Ending a 48-year period of National Party participation--and for 44 of those years, domination--in the government, De Klerk telephoned the President to inform him of the withdrawal that will cost the National Party nine Cabinet positions in the coalition government and deprive De Klerk himself of the influential post of co-Vice President. Mandela took the news with customary equanimity. "He was cool, he listened, and was his usual friendly self," said De Klerk. "I thank Mr. De Klerk for his contribution," Mandela said later. "The A.N.C. is confident it can carry on."
Unfortunately, that confidence is not widely shared. The departure of De Klerk & Co. brings to an end a remarkable transition period for the new South Africa, in which the architects of apartheid negotiated themselves out of office and, along with the A.N.C., the liberal Democratic Party, white conservatives and the predominantly Zulu Inkatha Freedom Party under Mangosuthu Buthelezi, embarked on a bold experiment to usher the country into an era of racial reconciliation and economic reconstruction.

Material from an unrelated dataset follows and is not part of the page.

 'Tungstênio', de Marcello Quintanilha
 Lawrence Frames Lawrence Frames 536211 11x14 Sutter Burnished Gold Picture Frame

But the financial markets reacted negatively, spooked by the fear that the A.N.C. government may now make an inflationary dash for economic growth in order to appease the rising expectations of its constituents. With the news of the National Party pullout, shares on the Johannesburg Stock Exchange fell and the rand, rattled by a nationwide strike and the March resignation of Finance Minister Chris Lienbenberg, continued on a downward course that has produced a 20% devaluation in the past three months.
The reasons for De Klerk's decision do not augur well for economic progress and national harmony. During the constitutional negotiations, the National Party pressed for provisions guaranteeing property rights, a clause giving employers and workers equal rights in industrial disputes, and--with the Afrikaner community in mind--the right to retain single-language state schooling. It also sought guarantees of future power sharing. But in the end those demands were largely ignored, and the National Party voted for the A.N.C.-engineered constitution only to head off A.N.C. threats to counter a veto with a national referendum that could have proved divisive and would almost certainly have rejected those watered-down concessions to business and minorities that the National Party had secured.
It is now the task of the A.N.C. government to reassure the country and investors at large that the departure of the National Party will not undermine the progress that has been made so far. That task will be complicated by the possibility of a second defection from the Government of National Unity by Buthelezi's Inkatha Freedom Party, which boycotted the constitution talks. A.N.C. and Inkatha supporters are currently fighting a battle for votes in KwaZulu/Natal, where, as a result of the bloodshed, municipal elections have been postponed. Still, for the difficulties that lie ahead, South Africans of all colors do not believe that violence in KwaZulu/Natal is a portent of things to come.